Eztrackr works best for a focused question tied to a real opening. Which missing skills are blocking this application? Which resume bullets need proof, not polishing? Which jobs should be skipped because the gap is too wide to close quickly? For job seekers, that level of specificity is useful because it turns skill analysis into a decision about time, effort, and fit.

I like the workflow design here. The skill match sits inside the application process instead of living in a separate assessment tool that never connects to action. You save a role, compare your resume to the job description, adjust your materials, track the application, and watch for patterns in responses.

Why it works for job seekers

Eztrackr is strongest when the goal is to improve application quality, not build a long-term competency framework.

  • Fast role capture: The Chrome extension saves jobs from major boards before listings change or disappear.
  • Immediate follow-through: Resume, cover letter, and answer-generation tools help users respond to gaps in the same session.
  • Clear feedback loop: Kanban tracking, timelines, and dashboards make it easier to spot which skill combinations are leading to interviews.
  • Lower admin burden: Parsing, spreadsheet import, and document storage reduce the manual work that usually breaks a search system after week two.

That last point matters more than vendors admit. A tool can diagnose a gap perfectly and still fail if the user never returns to it after the first review.

Where it fits, and where it does not

Eztrackr is not built to map an entire workforce. HR leaders will not use it to run company-wide skills inventories, manage internal mobility at scale, or maintain a shared taxonomy across departments. Platforms later in this list handle that better.

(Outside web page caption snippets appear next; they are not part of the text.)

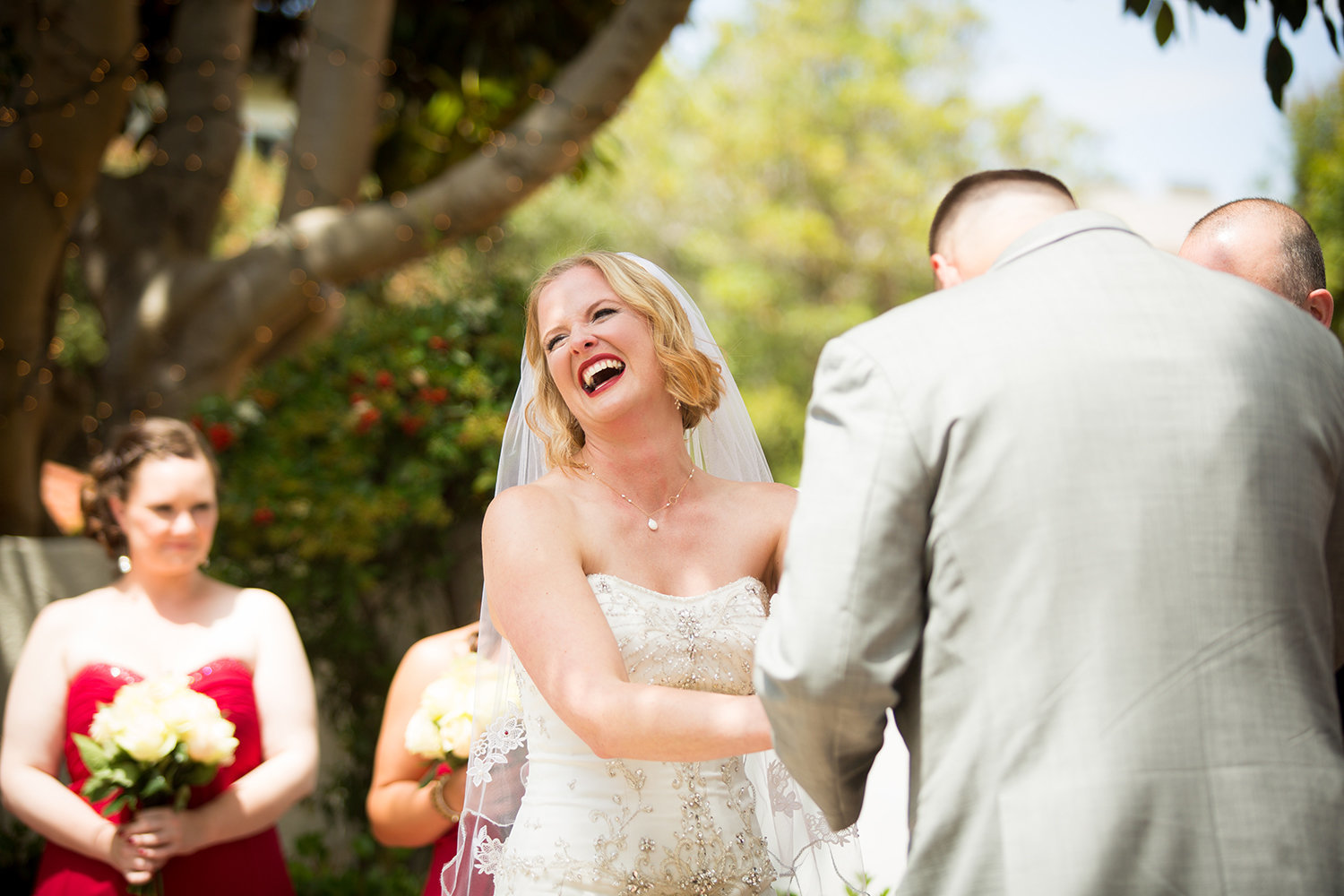 bride laughing at groom saying his vows at darlington house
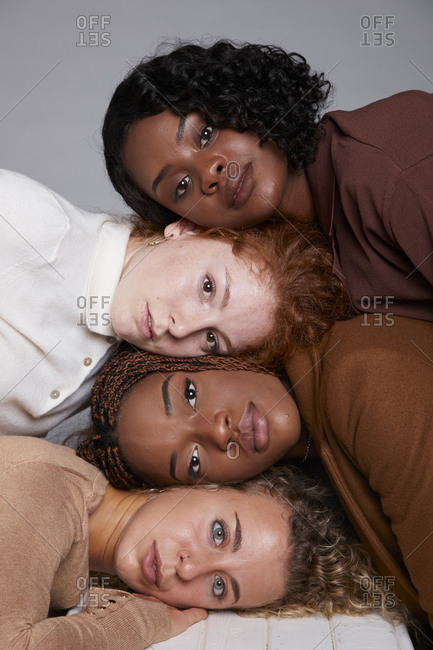 Company of multiethnic females with braids and curly hair touching heads face to face on gray background in studio and looking at camera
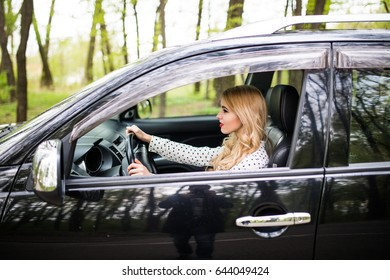Young woman driving a car in the city. Portrait of a beautiful woman in a car. Travel and vacations concepts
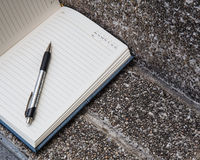 Open a blank white notebook, pen Royalty Free Stock Image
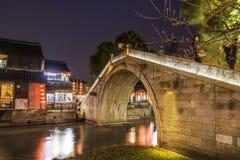 Old house along the river and Huanxiu bridge at night Royalty Free Stock Images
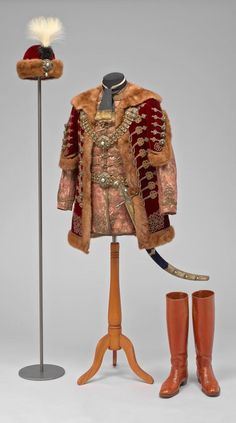 Gaudy or gorgeous? Ceremonial Garment of a Hungarian Magnate, Hungarian, c. 1865, silk, velvet, fur, gold passementerie, gilded silver, enamel, mother-of-pearl, turquoise, and plumes; boots: leather; saber: steel, metal, velvet, gemstones, and leather; Kunsthistorisches Museum, Vienna. Photo via MFAH (@MFAH) on Twitter. See also: http://www.mfah.org/blogs/inside-mfah/2015/habsburg-chic/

Still, there is a practical connection between the two audiences this article serves. An HR team might define the target skills for a role inside an enterprise platform, then publish a job description shaped by that model. A candidate can use Eztrackr to compare their resume against that posting and decide whether to reposition their experience, add evidence, or hold off and close the gap first. In real hiring markets, that handoff between enterprise data and candidate-side analysis is useful.

Trade-offs to know

The main limitation is capture. If a user does not work in Chrome or prefers a mobile-first workflow, the experience is less convenient. There is also a scope trade-off. Eztrackr helps with role-by-role applications, but it will not replace broader assessment systems for organizations that need calibration, reporting, or cross-team planning.

For graduates, career changers, and active applicants, though, Eztrackr does something many skill gap tools do not. It connects analysis to the next application decision instead of leaving the user with a static score and no clear next step.

2. Pluralsight Skills

Pluralsight Skills is a strong fit when the gap is technical and you want fast benchmarking instead of long self-assessment cycles. That's where Skill IQ and Role IQ shine. They give individuals and managers a quick read on current proficiency, then connect the result to learning paths in software, IT, cloud, and data work.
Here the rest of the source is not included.